Blog

Import Logistics: Process or Project?

The advantages of importing products - even with a recently strong dollar - from countries like China, India, Bangladesh and Indonesia are indisputable, to structure a diverse national retail.

It is true that imports meet two key retail goals: - offering a differentiated mix to consumers who are increasingly eager for new items and pricing; - and a possibility of increasing the category's gross margin when compared to a 100% national operation.

However, in our view, an import process can bring great risks to the retailer's forecast results, especially one who needs to coordinate their activities, as fashion retailers.

Therefore, how to manage imports to ensure that they will add and not subtract value in a retailer's Supply Chain?

The first item that must be understood: imports for this retailer are a process or a project? What does that mean?

For a retailer with a continuous flow, such as a supermarket or superstore, which needs to compose its product mix continuously with dry food and general merchandise items, for example, imports are a process.

That is, imports happen all year round, based on a strategic sourcing process that is renewed annually. An additional feature is that these are manufactured and commoditized products - "make to stock". There is no specific development.

On the other hand, for fashion retailers, imports are a project because each designed collection tends to produce a single result during a specific period. It is the essence of the PMBOK definition for a project. That is, it must be treated as a project from trend analysis to the sale of fashion products at stores.

Therefore, typical project tools are needed, such as schedule with activities, responsibility assignment and deadlines; and someone who can act as a PMO to manage the fronts that are part of a project, such as scope, deadlines, financial and human resources, supplies, etc.

We at Cosin recently helped a major fashion retailer to structure its imports based on the project concept. In the end, almost paradoxically, it was a project to organize a process:

  • Structure dates;
  • Ensure alignment between areas;
  • Set deadlines and responsibilities;
  • Consider several particularities of product origin/type;
  • Give visibility to ongoing processes;
  • Structure the routine to generate indicators, analysis and taking action (cancel/anticipate/delay/ etc).

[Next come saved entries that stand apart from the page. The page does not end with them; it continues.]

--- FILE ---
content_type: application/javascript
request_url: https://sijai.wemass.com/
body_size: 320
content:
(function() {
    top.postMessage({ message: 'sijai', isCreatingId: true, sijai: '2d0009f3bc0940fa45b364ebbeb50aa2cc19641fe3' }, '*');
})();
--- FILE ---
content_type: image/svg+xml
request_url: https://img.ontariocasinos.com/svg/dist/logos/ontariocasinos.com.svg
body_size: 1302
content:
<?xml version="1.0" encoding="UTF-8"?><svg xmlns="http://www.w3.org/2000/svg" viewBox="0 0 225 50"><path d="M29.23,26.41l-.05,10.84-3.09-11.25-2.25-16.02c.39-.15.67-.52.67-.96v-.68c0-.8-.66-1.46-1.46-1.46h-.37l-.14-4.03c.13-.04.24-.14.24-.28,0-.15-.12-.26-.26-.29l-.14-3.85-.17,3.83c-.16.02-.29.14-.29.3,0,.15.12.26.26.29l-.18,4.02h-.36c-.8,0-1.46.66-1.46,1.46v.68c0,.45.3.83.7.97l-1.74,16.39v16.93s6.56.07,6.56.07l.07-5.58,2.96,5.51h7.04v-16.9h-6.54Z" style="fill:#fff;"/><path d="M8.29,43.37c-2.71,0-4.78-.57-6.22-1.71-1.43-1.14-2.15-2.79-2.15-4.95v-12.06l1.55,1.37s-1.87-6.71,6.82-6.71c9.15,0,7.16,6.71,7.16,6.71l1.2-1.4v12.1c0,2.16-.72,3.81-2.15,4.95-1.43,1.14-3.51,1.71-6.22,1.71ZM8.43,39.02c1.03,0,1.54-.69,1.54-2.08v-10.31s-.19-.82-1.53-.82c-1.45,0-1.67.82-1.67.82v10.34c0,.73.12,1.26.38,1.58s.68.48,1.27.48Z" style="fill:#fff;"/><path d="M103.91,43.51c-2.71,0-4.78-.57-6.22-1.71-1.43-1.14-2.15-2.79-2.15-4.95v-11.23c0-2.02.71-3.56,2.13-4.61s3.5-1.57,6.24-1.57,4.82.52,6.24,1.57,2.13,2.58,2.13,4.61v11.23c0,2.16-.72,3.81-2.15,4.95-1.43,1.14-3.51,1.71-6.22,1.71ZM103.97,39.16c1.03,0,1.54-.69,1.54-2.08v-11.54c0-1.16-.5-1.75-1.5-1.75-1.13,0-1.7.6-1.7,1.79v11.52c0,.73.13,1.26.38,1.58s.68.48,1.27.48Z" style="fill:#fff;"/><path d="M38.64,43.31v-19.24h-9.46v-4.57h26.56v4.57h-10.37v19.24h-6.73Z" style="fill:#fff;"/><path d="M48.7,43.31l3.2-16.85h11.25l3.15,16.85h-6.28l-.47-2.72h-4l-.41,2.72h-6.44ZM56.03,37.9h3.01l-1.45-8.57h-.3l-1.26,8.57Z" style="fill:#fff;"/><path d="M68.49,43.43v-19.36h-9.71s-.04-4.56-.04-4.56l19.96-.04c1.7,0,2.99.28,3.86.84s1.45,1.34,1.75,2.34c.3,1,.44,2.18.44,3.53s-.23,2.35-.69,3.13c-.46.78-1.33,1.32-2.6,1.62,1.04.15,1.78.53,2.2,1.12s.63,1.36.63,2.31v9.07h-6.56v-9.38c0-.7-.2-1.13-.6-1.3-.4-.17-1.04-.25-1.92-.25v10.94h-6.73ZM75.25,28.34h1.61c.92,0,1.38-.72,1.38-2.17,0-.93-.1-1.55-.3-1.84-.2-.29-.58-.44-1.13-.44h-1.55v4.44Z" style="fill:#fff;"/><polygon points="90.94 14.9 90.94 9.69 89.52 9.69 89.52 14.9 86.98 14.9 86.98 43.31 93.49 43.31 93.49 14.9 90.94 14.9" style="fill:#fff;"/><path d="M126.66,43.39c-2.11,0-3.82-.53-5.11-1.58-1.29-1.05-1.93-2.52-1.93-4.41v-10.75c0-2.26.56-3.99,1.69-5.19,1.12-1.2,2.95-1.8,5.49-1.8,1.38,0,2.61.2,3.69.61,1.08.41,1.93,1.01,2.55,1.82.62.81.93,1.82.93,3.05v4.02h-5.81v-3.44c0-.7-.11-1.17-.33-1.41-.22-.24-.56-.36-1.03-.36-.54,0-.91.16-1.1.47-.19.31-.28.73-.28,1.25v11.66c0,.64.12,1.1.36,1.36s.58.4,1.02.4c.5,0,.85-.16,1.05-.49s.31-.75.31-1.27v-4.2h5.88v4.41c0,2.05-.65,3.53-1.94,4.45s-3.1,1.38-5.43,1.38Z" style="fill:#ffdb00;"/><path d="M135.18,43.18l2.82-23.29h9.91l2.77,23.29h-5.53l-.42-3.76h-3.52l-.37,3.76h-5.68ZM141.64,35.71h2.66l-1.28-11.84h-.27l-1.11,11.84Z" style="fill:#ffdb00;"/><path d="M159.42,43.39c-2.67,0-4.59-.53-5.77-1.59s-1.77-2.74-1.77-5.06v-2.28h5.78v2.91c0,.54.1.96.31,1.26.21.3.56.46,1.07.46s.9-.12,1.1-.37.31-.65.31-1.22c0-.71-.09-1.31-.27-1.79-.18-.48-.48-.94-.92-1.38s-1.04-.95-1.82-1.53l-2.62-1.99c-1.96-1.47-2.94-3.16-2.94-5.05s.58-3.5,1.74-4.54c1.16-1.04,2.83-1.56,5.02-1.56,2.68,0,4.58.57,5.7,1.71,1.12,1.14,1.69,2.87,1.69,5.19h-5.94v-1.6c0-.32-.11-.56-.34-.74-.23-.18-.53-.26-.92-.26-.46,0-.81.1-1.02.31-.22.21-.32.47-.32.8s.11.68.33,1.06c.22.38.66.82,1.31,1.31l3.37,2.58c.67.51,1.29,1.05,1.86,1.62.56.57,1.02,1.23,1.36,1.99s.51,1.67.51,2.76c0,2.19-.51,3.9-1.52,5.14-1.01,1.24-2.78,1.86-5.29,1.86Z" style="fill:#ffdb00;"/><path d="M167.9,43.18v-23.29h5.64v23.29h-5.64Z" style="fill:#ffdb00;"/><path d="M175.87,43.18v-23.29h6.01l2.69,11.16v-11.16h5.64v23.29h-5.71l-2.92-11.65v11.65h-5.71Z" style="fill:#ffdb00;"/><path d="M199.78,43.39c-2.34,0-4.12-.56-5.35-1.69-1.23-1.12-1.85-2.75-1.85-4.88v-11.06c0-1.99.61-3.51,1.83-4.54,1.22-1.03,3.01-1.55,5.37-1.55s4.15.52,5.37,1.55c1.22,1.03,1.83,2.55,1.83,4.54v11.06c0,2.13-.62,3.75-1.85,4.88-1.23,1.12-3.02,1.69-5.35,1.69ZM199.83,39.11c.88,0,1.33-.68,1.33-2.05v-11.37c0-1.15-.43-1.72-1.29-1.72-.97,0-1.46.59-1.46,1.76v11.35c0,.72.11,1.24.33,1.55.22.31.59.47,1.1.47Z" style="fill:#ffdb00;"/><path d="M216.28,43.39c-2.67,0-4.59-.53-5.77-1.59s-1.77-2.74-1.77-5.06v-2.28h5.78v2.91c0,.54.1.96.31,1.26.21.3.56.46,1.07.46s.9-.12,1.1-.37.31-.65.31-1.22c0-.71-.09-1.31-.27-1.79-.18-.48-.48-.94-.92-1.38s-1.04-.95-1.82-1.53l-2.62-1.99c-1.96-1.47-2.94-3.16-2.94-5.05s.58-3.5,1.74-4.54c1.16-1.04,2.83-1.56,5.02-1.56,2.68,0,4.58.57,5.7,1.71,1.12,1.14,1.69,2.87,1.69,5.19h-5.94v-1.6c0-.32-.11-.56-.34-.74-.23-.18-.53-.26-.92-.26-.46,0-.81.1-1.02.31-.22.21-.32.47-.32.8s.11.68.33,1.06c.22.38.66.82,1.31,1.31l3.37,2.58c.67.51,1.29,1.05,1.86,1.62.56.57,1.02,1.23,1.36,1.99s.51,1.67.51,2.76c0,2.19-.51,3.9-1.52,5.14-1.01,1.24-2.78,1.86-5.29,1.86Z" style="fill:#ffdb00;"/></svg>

Thus, a management schedule was created for follow-up meetings as well as a detailed schedule for routine management. A "waterfall" chart was also structured to control the different status from production to product arrival in Brazil. All this with a "war room" running alongside to ensure performance of the current "project".

Examples of these products are below:

logistica importacao

logistica importacao2
As a result, the company achieved much better control of import steps, allowing a significant improvement in complying with its commercial planning. And that clearly is reflected in the stores where, for example, national styled jeans need to be matched, at a specific time, with an imported cotton blouse, designed for the winter season and that is much more valued when exposed together with the pair of jeans.

Finally, due to the work developed and monitored by Cosin, this approach has allowed higher "same store sales" with increased margins when compared year over year.
In conclusion, we are certain that importing is an activity that increasingly becomes more important for national retailers, whether for industrial goods or clothing and fashion products.

The degree of value that this activity can bring goes through recognizing initially its nature in the Supply Chain and managing it appropriately.

In times of crisis, an important part of sales and margin may be hidden within your imports. And replacing import is not the strategy that retailers have adopted.